At the panel, government officials including Chief Cabinet Secretary Yoshihide Suga admitted the existence of in-house documents at the Education, Culture, Sports, Science and Technology Ministry mentioning "the prime minister's will" over the approval of a veterinary school by Kake Educational Institution. Suga had initially called these documents "anonymous objectionable documents."
However, these top government officials gave far-fetched explanations when opposition parties pointed out inconsistencies between their admission of documents' existence and their earlier denials.
Most of the documents were compiled by the education ministry to record its communications with the Cabinet Office over the school proposal.
In the June 16 Diet debate, Cabinet Office Deputy Director General Yutaka Fujiwara and others denied that the office had mentioned "the prime minister's will," which is recorded in at least one of the documents. If that is so, did they mean the education ministry fabricated the story? Moreover, the Cabinet Office claims it does not have any document mentioning "the prime minister's will." This explanation is far from convincing.
The Council on National Strategic Special Zones' decision in autumn last year to allow new vet schools "only in areas where vocational universities for veterinarians and other such institutions do not already exist, in broader areas" apparently enabled only Kake to open a vet school in Ehime Prefecture. The decision-making process is one of focal points in the scandal.
The existence of an email that the Cabinet Office sent to the ministry, claiming that the phrase, "in broader areas," was added to the conditions for approving a new vet school at the instruction of Deputy Chief Cabinet Secretary Koichi Hagiuda, was also confirmed.
However, Hagiuda denied having given such instructions. Kozo Yamamoto, minister in charge of revitalizing local economies, claimed that an education ministry official on loan to the Cabinet Office sent the email and went on to say the official "sent the recommendation to the education ministry behind their supervisors' backs." The remark, which seems to hint the bureaucrat was a spy, is surprising.
Prime Minister Abe repeated his earlier comment that he had "never shown any will or given any instruction" over Kake's vet school project. Yamamoto insisted that he was the one to decide on the deregulation regarding the establishment of a new vet school. However, they failed to dispel suspicions that aides to Abe surmised his intentions and ended up distorting the fairness of government policy.

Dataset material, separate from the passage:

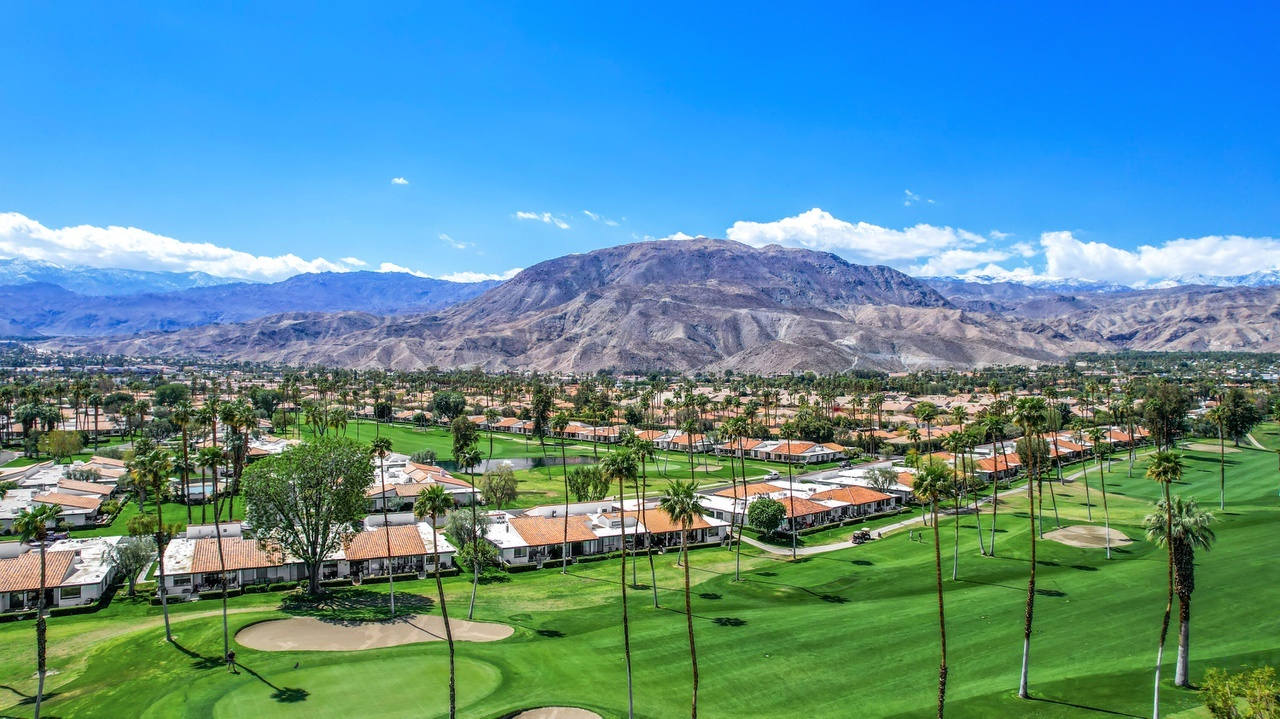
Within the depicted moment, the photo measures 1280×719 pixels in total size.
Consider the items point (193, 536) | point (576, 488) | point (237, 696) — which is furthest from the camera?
point (576, 488)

Opposition parties demanded that Kihei Maekawa, former top bureaucrat in the education ministry and the first person to publicly admit the existence of the documents, be summoned to testify before the Diet as an unsworn witness over the scandal. The ruling Liberal Democratic Party rejected the demand.
However, the Diet cannot draw a curtain on the case after only a three-hour "intense" debate, and should continue efforts to get to the bottom of the scandal. The Diet can probe the case even while the legislature is not in session.